▶ Given information:
-- START --
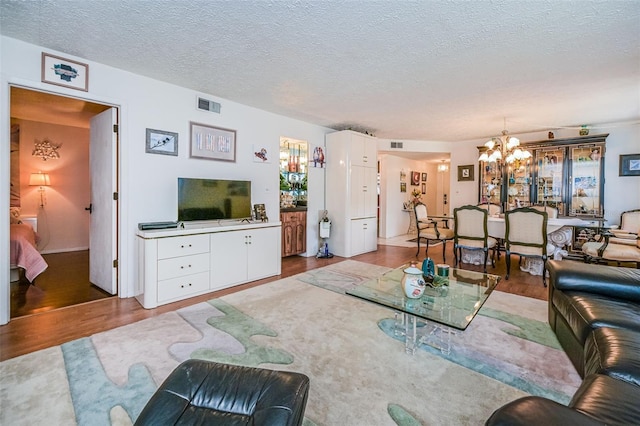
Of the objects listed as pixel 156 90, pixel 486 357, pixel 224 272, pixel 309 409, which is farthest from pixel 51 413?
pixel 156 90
-- END --
-- START --
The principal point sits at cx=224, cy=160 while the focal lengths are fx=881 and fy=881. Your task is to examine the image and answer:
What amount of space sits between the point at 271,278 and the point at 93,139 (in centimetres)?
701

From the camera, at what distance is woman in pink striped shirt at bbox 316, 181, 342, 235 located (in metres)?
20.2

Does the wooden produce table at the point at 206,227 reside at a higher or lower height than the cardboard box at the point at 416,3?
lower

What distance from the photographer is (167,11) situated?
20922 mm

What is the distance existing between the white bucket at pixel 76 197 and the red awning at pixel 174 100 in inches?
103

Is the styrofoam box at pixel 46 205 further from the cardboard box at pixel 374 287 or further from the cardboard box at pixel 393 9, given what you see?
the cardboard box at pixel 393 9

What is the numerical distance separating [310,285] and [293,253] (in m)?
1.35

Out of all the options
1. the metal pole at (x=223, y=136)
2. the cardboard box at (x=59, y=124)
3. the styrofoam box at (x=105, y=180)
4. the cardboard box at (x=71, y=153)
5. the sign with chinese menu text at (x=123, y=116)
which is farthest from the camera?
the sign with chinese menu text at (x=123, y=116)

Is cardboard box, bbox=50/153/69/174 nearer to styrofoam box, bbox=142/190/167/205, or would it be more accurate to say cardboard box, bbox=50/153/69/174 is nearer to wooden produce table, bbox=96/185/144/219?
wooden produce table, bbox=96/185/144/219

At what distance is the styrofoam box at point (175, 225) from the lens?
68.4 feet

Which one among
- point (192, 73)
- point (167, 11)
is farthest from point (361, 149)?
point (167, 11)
-- END --
▶ Directions for this task:
Pick out every line in the records above that contains the word "styrofoam" and copy each one in full.

▶ Complete output:
Is the styrofoam box at pixel 46 205 further from the cardboard box at pixel 374 287 or further from the cardboard box at pixel 393 9, given what you see?
3. the styrofoam box at (x=105, y=180)
Is cardboard box, bbox=50/153/69/174 nearer to styrofoam box, bbox=142/190/167/205, or would it be more accurate to say cardboard box, bbox=50/153/69/174 is nearer to wooden produce table, bbox=96/185/144/219?
At what distance is the styrofoam box at point (175, 225) from the lens?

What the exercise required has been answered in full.